Speaker
Description
The design, development, and characterization of a silicon carbide (SiC) based high-temperature black body source at 600 ºC for Electron Cyclotron Emission (ECE) measurements have been done. The design has been optimized for higher emissivity performance in the 65–140 GHz frequency range using CST Microwave Studio. The innovative design features a pyramid-based structure incorporating a heater and emitter surface, integrated with an electrical control system. The improvement in emissivity with variation in pyramid slant angle was analyzed and shown. The design was refined to ensure surface temperature consistency within a range of ± 10 ºC and rapid heating, taking less than 60 minutes to reach 600 ºC from room temperature.

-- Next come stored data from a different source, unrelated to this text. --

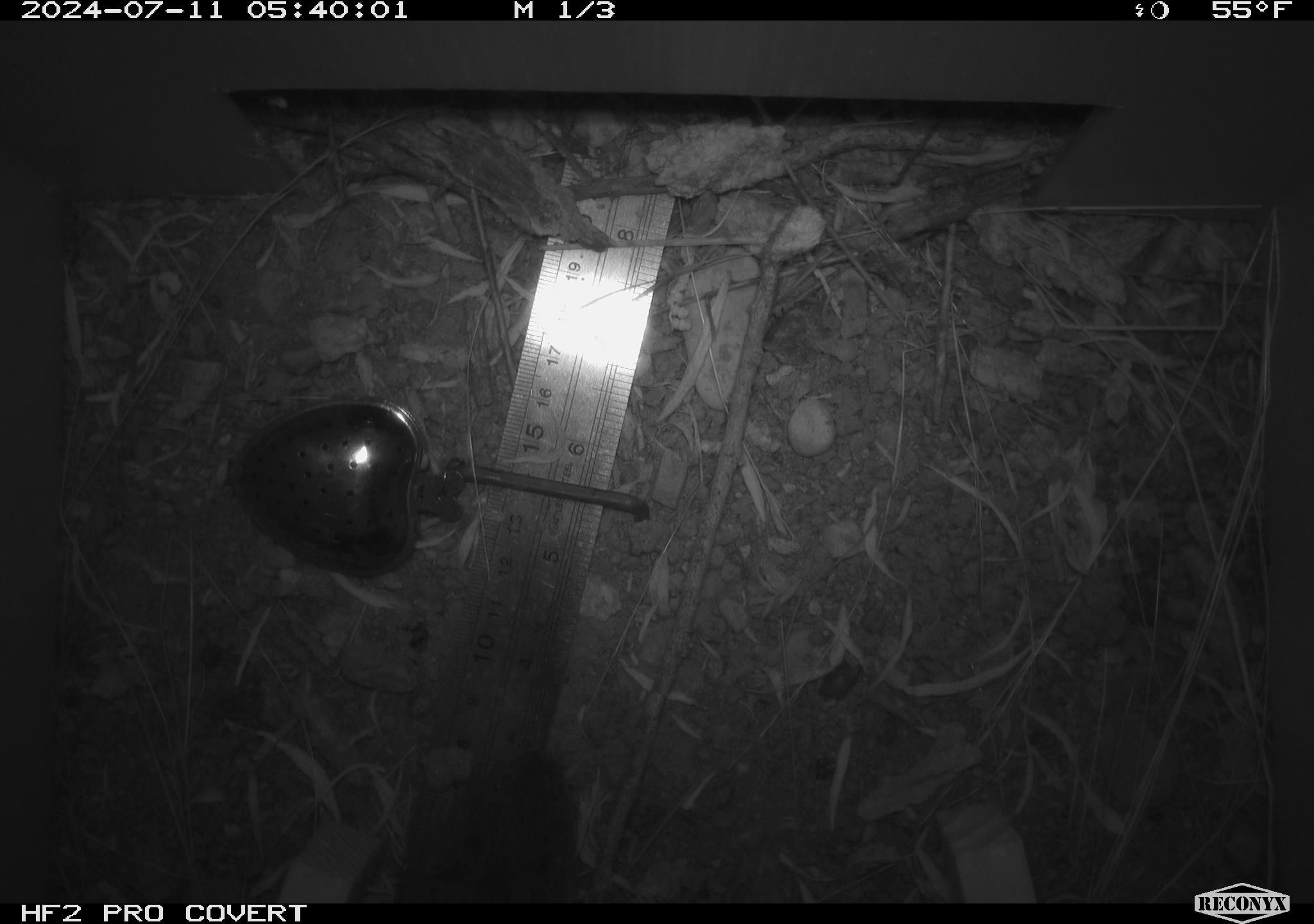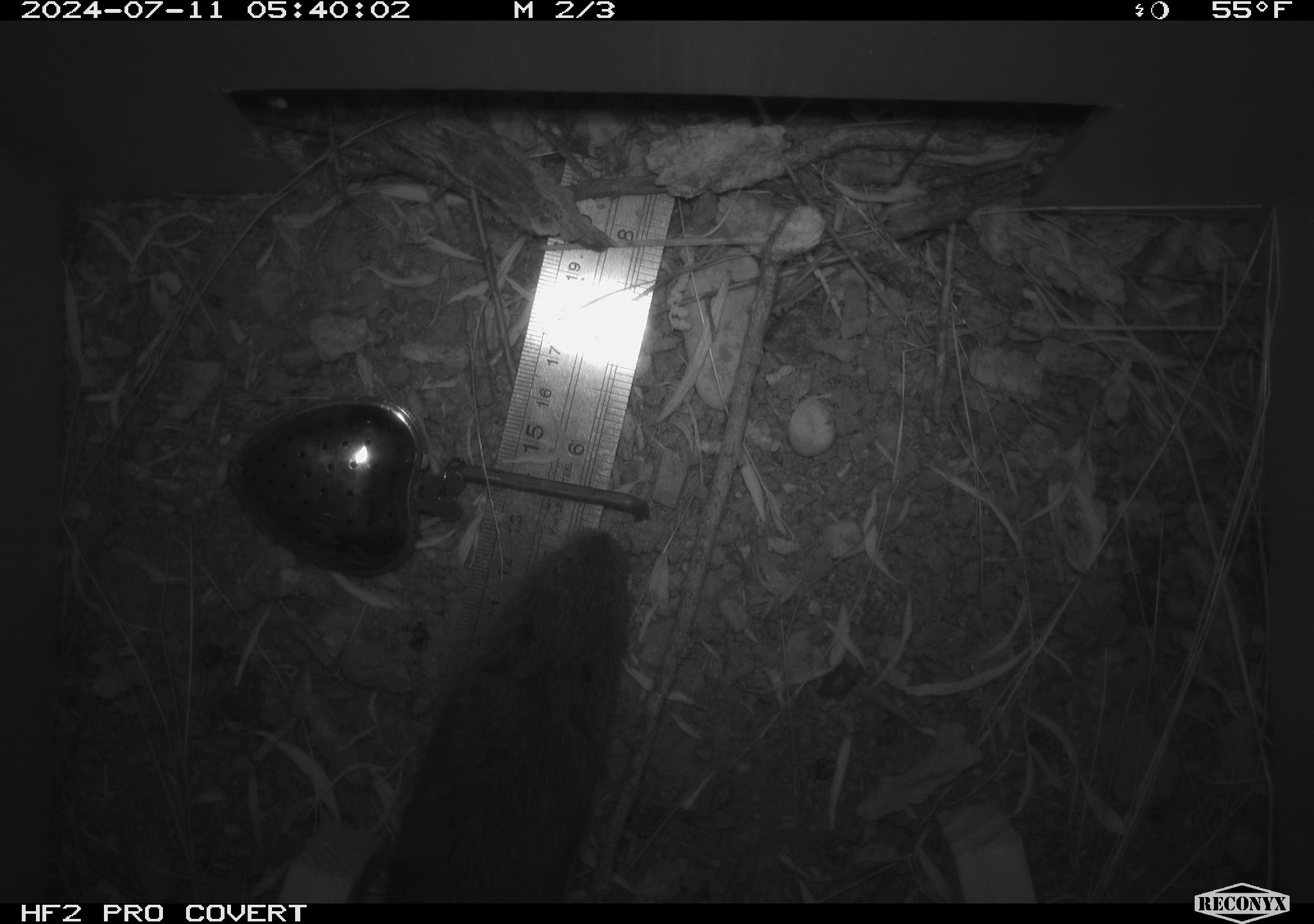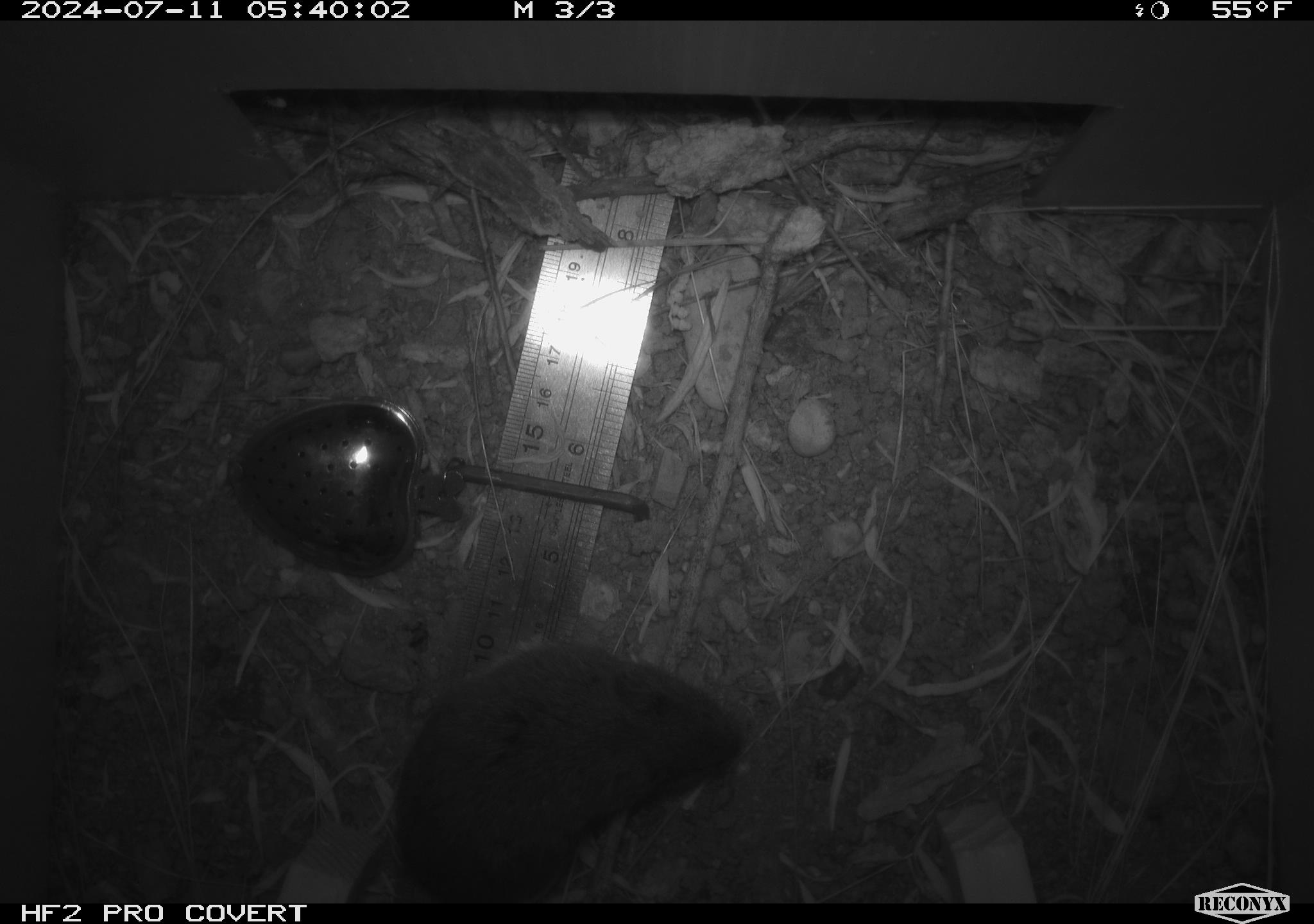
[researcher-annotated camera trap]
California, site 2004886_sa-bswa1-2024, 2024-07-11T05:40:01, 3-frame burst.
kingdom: Animalia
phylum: Chordata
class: Mammalia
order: Rodentia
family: Cricetidae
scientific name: Arvicolinae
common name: voles, lemmings, and muskrats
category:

The assembly of the heater and emitter is explained, highlighting the challenges faced. The heating procedure is discussed, ensuring optimal performance of the black body source. The PID-based electrical control system provides precise and stable control over the heating process, enhancing the overall reliability and accuracy of the measurements. Rigorous testing confirmed heating uniformity and swift heating times, validating the design's effectiveness. The developed black body calibration source was thermally characterized using an IR camera for different sets of temperatures, and the mean temperature distribution was determined is shown. The microwave characterization of the calibration source has been performed in the 60–220 GHz frequency range using a vector network analyzer (VNA), and the results will be presented. The developed calibration source is shown. The results highlight the synergy between advanced design methodologies and precise engineering, leading to the development of an efficient SiC-based black body source. This research work not only contributes significantly to the field of engineering but also paves the way for enhanced accuracy and reliability in ECE measurements.